* **Exercise requirements**
Beginning with the first line below, output every record verbatim and leave out the images.

* **Records for processing**
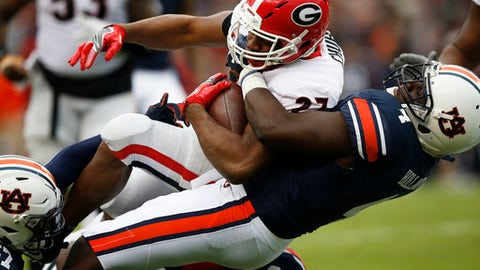 Georgia running back Nick Chubb is tackled by Auburn linebacker Jeff Holland during the first half of an NCAA college football game on Saturday, Nov. 11, 2017, in Auburn, Ala. (AP Photo/Brynn Anderson)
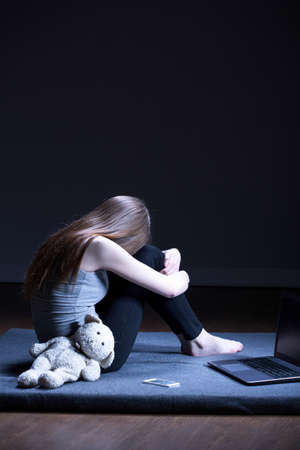 molest: Molested girl with teddy bear and laptop sitting on floor Stock Photo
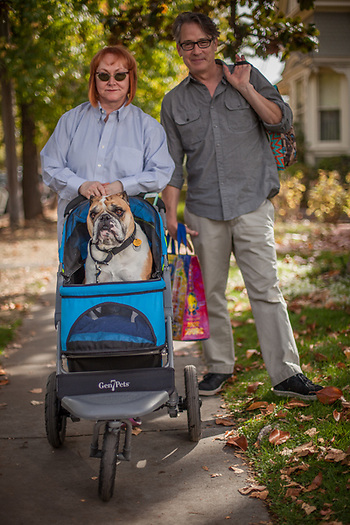 Saint Helena residents Leslie and Christopher with their English bull dog, Edward Bear,  leave Calistoga's Saturday Market.  lross-lentz@comcast.net (© Clark James Mishler)
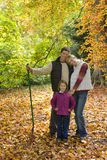 Portrait of family with rake standing in autumn leaves Stock Photos
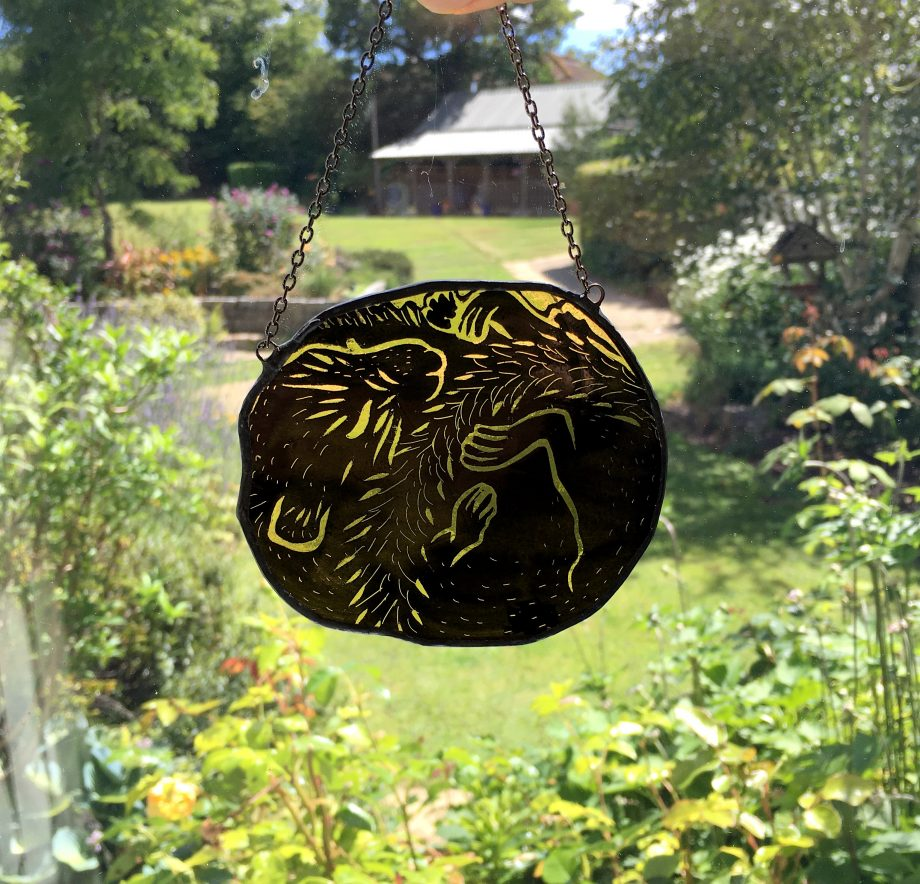 Stained glass sleeping field mouse sun catcher in window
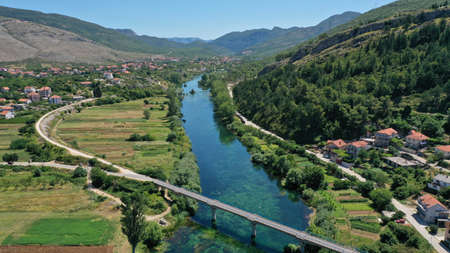 Aerial view of bridge over Trebisnjica river near Lastva village, Bosnia and Herzegovina. Summer sunny day. Turquoise water of river. Mountainous landscape. Green trees and meadows. Balkans.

* **Output of the exercise**
 Georgia running back Nick Chubb is tackled by Auburn linebacker Jeff Holland during the first half of an NCAA college football game on Saturday, Nov. 11, 2017, in Auburn, Ala. (AP Photo/Brynn Anderson)
 molest: Molested girl with teddy bear and laptop sitting on floor Stock Photo
 Saint Helena residents Leslie and Christopher with their English bull dog, Edward Bear,  leave Calistoga's Saturday Market.  lross-lentz@comcast.net (© Clark James Mishler)
 Portrait of family with rake standing in autumn leaves Stock Photos
 Stained glass sleeping field mouse sun catcher in window
 Aerial view of bridge over Trebisnjica river near Lastva village, Bosnia and Herzegovina. Summer sunny day. Turquoise water of river. Mountainous landscape. Green trees and meadows. Balkans.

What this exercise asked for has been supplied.